Economy

When artificial intelligence reviews books better than humans

As a joke, a friend commissioned ChatGpt to analyze my latest book. Indeed, three versions: positive, negative and somewhere in between. I have rarely found the same quality in “human” ones. But this is a problem

A person very dear to me, with curious perfidiousness, commissioned Artificial Intelligence to review my recently published book Nietzsche and Marx Holding Hands. Indeed, he commissioned three versions: one positive, one critical and one that highlighted the merits and defects of the work. With the shocking speed we know, OpenAi’s ChatGpt has churned out three truly remarkable readings, well written, better thought out, responsive to the text, with reasoned criticism and reasoned praise. Let me say that I have not read such good reviews, and not just of my book. Even the criticism supports arguments and judgments that I don’t agree with, but which are serious, credible and in any case motivated.

The laudatory review underlines the “clear and incisive” style and the “bold and clarifying” content of the text, which “does not indulge in simplifications or academic forcing”, removes Marx and Nietzsche from ideological caricatures and restores their complexity and their legacies. «It does not offer easy solutions, but asks essential questions… A book recommended for those who seek in philosophy not an abstract refuge, but a lens to understand the world in which we live».

The criticism instead accuses the essay of being ambitious but of resulting in a rhetorical exercise of ideological dissemination. The convergence between the two authors, in his opinion, is stated but not rigorously demonstrated. «The result is a narrative that proceeds by analogies, sometimes suggestive, but often arbitrary» which flattens their profound differences. The style «often celebrated for its clarity, is here also a limit. The writing, elegant and assertive, tends to replace argument with aphorism, producing a more emotional than rational persuasion effect… Philosophy, rather than questioned, is narrated.”
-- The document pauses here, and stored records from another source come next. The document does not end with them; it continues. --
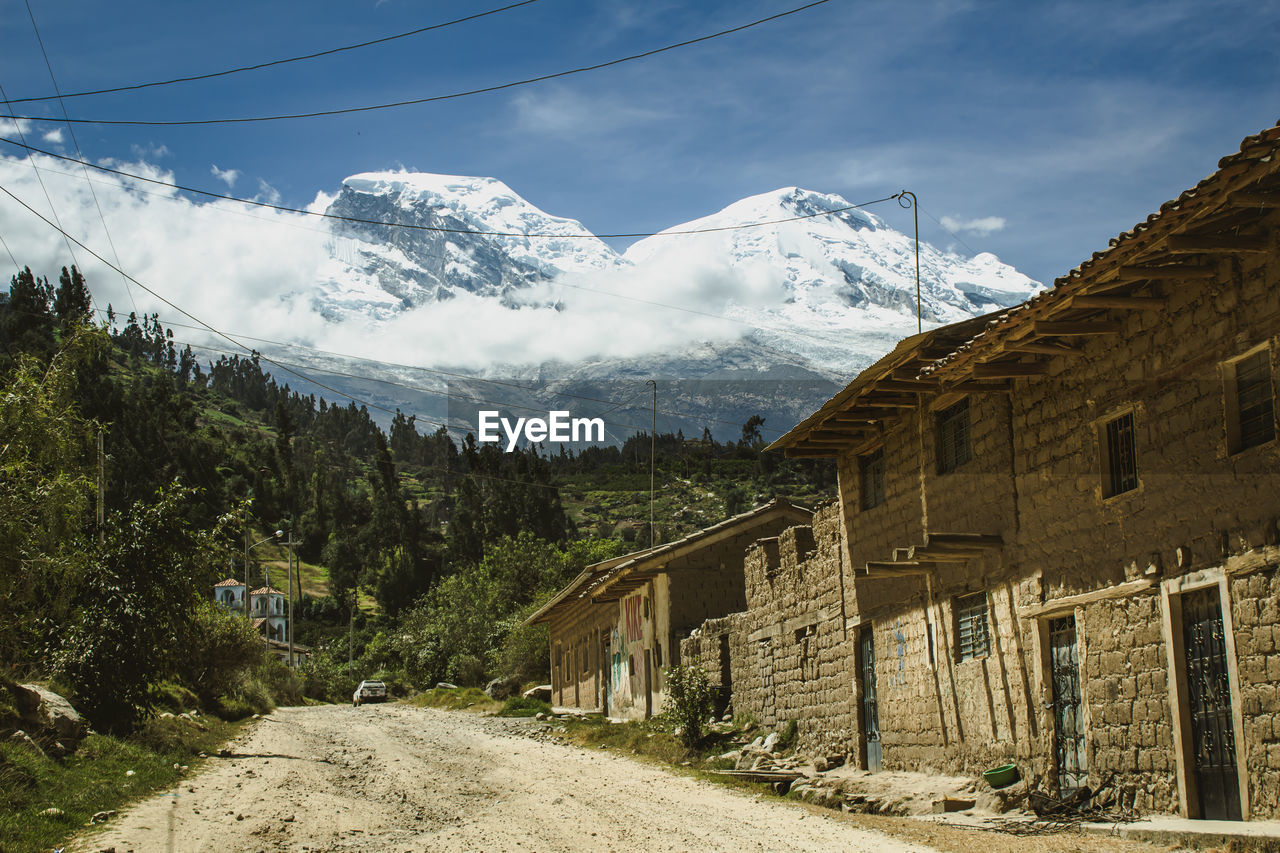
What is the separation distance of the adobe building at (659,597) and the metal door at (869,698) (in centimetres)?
806

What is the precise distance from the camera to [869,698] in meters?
16.4

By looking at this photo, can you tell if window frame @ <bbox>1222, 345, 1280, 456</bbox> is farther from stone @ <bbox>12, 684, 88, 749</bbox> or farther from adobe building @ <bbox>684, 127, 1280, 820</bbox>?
stone @ <bbox>12, 684, 88, 749</bbox>

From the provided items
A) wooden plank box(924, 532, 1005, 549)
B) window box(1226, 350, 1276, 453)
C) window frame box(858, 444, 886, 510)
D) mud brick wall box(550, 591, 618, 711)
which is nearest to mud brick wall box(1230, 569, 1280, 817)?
window box(1226, 350, 1276, 453)

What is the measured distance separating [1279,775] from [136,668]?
1706 centimetres

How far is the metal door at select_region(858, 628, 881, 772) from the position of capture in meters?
16.0

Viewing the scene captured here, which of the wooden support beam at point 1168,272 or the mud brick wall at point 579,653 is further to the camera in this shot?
the mud brick wall at point 579,653

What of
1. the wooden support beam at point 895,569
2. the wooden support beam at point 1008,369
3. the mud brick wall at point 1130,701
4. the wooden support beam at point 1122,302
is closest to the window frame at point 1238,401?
the wooden support beam at point 1122,302

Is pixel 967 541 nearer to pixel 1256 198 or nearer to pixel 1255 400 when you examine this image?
pixel 1255 400

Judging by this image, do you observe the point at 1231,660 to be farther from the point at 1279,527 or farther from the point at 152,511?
the point at 152,511

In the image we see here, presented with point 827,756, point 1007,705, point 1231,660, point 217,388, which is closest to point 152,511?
point 827,756

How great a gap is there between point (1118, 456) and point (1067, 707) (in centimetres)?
275

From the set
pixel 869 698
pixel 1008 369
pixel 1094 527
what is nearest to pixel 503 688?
pixel 869 698

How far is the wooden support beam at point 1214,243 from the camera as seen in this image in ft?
29.2

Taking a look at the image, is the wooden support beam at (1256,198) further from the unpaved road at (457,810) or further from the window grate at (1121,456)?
the unpaved road at (457,810)
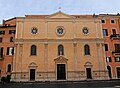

The chiaroscuro reading recognizes the author’s merit in facing the comparison “without shyness, with a recognizable style and a strong intellectual personality”; makes complex concepts accessible. But, on the other hand, Marx and Nietzsche seem more symbolic figures than thinkers; seductive prose, brilliant and assertive style but “aphorism often takes the place of analysis”. Furthermore, the book does not intend to be an academic text, note, nor does it claim to be neutral, but leans towards an interpretation, and this is its merit and its limitation. Ultimately it is “a work of civil reflection that uses philosophy as a tool to question the present”. I don’t happen to read reviews that are so precise in their praise and criticism. Usually we read hasty a priori judgments or banal “hustlers”. Critical readings have decreased, or rather readings in general, almost no one “wastes time” anymore reading and understanding other people’s texts; almost no one dares to express severe and detailed judgments, just for the sake of truth. Both the civilization of criticism and the civilization of commentary disappear: previews, excerpts or interviews with the author are usually published about a book in order to bypass reading and mediation. It’s sad to admit that to have an honest and credible reading of a book you have to commission it from artificial intelligence. It remains a mystery where he draws those judgments from, and how he manages to make a synthesis of other people’s readings that is decidedly better than the ones he used. When we come to say that the book would have been better if AI had written it, then we will certify the superfluity of writing, and perhaps of thinking.

The topic, as you well understand, does not concern my book or even just books in general. It affects the relationship between artificial intelligence and human intelligence, between algorithms and critical sense, between style, choices, creativity and technology. But in the end the question that remains is one, with infinite implications: will AI save us or make us useless? That is, will she be the one to save the critical sense, to read the works, to make up for human shortcomings, and therefore to compensate for the progressive barbarization, the critical and mental annihilation that we are experiencing, or will she be the one to accelerate the decline and replacement of the human, atrophying the intellectual faculties used until now, if not actually pushing the human towards “renewed barbarism”, to put it with Vico?

Will technology make us more primitive and more animals and automatons, or will it push intelligence onto more refined and higher paths, hitherto attempted, leaving ordinary jobs to brain machines? The doubt is whether it is critical intelligence that wanes, thus leaving room for AI, or on the contrary whether it is AI that makes the thinking mind superfluous. What is the cause and what is the effect, or is it their intertwining? To make the question clearer, I return to the concrete example of the Ia review: we must be grateful to Artificial Intelligence which remedies the gaps, vetoes and inattentions of literary civilization, compensates for losses and human shortcomings and offers precious results to those who want to have solid knowledge and judgements; or is what it gives us, in reality, what it takes away from us, making the steps of reading and reflection superfluous, to the point of erasing them from our mental paths? Open question. In the meantime, let us cultivate the hope that the abolition or extinction of the critic at least does not prelude the abolition or extinction of the author.

In the end, will books make themselves, like reviews, and read themselves, without any more human readers?